Dataset excerpt below:

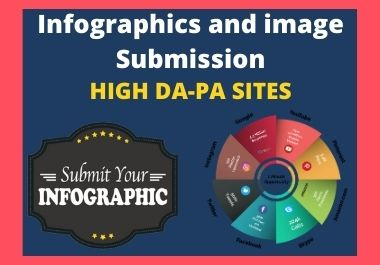I will do 20 infographics and image submission High authority permanent backlinks on sharing site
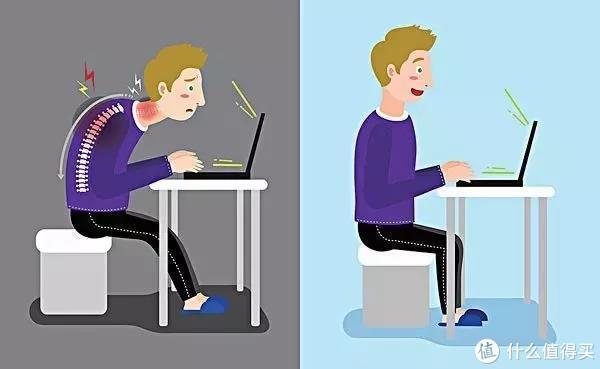 盯着电脑的身体不自觉地向前倾,最容易导致驼背和肩膀前屈。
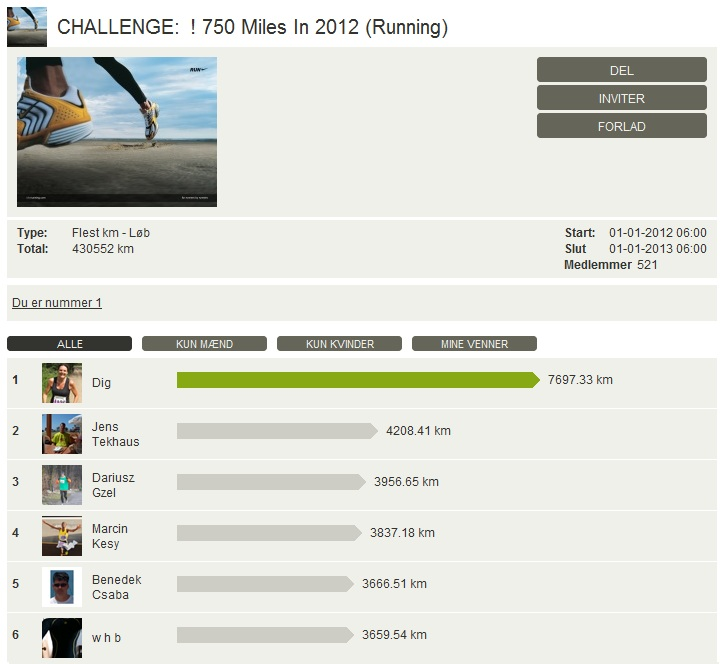 Challenge 2013.01.01 - 750 Miles In 2012 (Running)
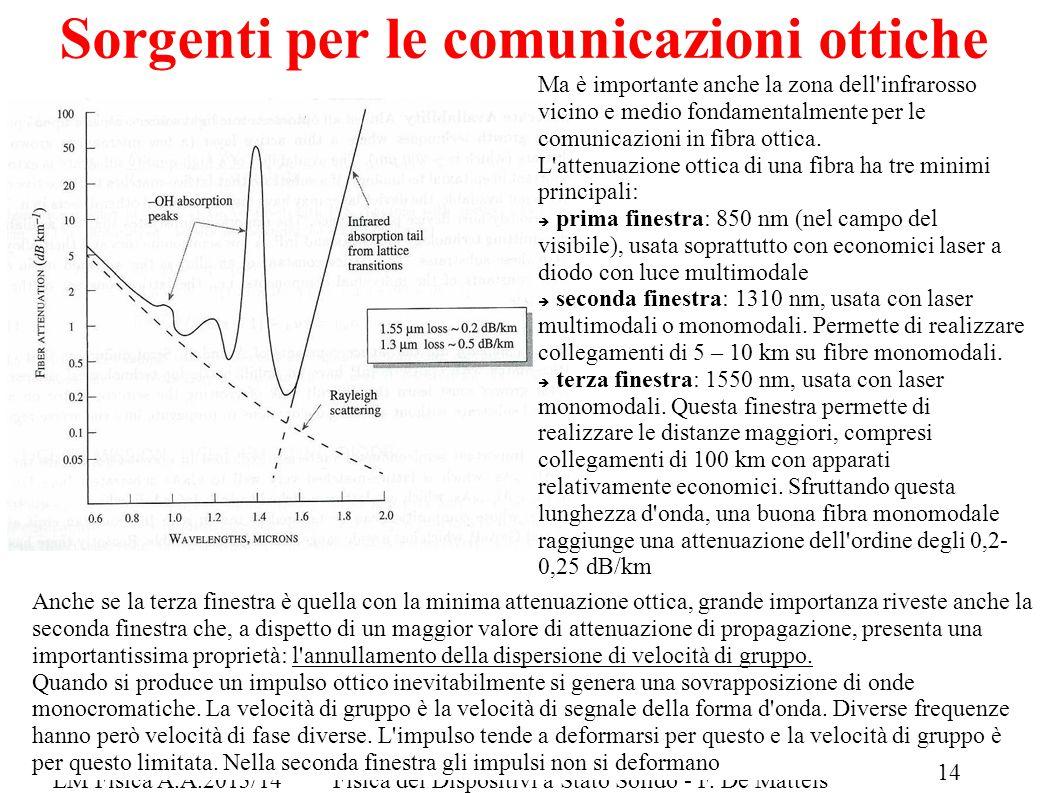 LM Fisica A.A.2013/14Fisica dei Dispositivi a Stato Solido - F. De Matteis Sorgenti per le comunicazioni ottiche 10 Ma è importante anche la zona dell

End of Dataset excerpt.

The answer should consist solely of the lines from the one containing "Challenge 2013.01.01 - 750" through the last line of the material, copied exactly, with pictures left out.

### [Response below]
 Challenge 2013.01.01 - 750 Miles In 2012 (Running)
 LM Fisica A.A.2013/14Fisica dei Dispositivi a Stato Solido - F. De Matteis Sorgenti per le comunicazioni ottiche 10 Ma è importante anche la zona dell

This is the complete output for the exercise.